#### Task directions:
Can you reproduce, word for word, the rows from the line containing "Looking at this" through the end of the rows, both ends included?
>> Start Given records
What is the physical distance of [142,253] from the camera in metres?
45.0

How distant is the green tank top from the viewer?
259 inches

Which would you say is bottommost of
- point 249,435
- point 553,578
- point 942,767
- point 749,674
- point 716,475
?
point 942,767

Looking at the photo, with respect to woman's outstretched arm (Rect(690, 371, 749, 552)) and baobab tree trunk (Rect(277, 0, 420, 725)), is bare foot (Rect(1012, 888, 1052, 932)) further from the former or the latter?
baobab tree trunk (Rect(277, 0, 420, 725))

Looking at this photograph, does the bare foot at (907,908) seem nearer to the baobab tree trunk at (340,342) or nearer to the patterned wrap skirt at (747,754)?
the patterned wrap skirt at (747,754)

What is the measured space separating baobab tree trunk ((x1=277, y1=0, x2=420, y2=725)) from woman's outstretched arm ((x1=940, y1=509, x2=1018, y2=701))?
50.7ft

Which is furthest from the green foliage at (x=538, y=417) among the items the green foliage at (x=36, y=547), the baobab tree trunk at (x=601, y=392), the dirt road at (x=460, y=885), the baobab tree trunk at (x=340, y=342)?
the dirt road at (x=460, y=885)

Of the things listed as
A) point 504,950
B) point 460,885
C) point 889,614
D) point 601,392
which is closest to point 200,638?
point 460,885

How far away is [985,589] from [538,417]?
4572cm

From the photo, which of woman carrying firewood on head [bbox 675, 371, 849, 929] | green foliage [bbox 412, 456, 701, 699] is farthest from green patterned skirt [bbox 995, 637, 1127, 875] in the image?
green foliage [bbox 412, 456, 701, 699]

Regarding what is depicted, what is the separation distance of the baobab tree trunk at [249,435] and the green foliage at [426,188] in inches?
>> End Given records
#### Solution to the problem:
Looking at this photograph, does the bare foot at (907,908) seem nearer to the baobab tree trunk at (340,342) or nearer to the patterned wrap skirt at (747,754)?
the patterned wrap skirt at (747,754)

What is the measured space separating baobab tree trunk ((x1=277, y1=0, x2=420, y2=725)) from woman's outstretched arm ((x1=940, y1=509, x2=1018, y2=701))?
50.7ft

Which is furthest from the green foliage at (x=538, y=417) among the items the green foliage at (x=36, y=547), the baobab tree trunk at (x=601, y=392), the dirt road at (x=460, y=885), the baobab tree trunk at (x=340, y=342)?
the dirt road at (x=460, y=885)

Of the things listed as
A) point 504,950
B) point 460,885
C) point 889,614
D) point 601,392
which is closest to point 200,638?
point 460,885

How far away is [985,589] from [538,417]?
4572cm

From the photo, which of woman carrying firewood on head [bbox 675, 371, 849, 929] | green foliage [bbox 412, 456, 701, 699] is farthest from green patterned skirt [bbox 995, 637, 1127, 875] in the image?
green foliage [bbox 412, 456, 701, 699]

Regarding what is depicted, what is the separation distance of the baobab tree trunk at [249,435] and the green foliage at [426,188] in inches?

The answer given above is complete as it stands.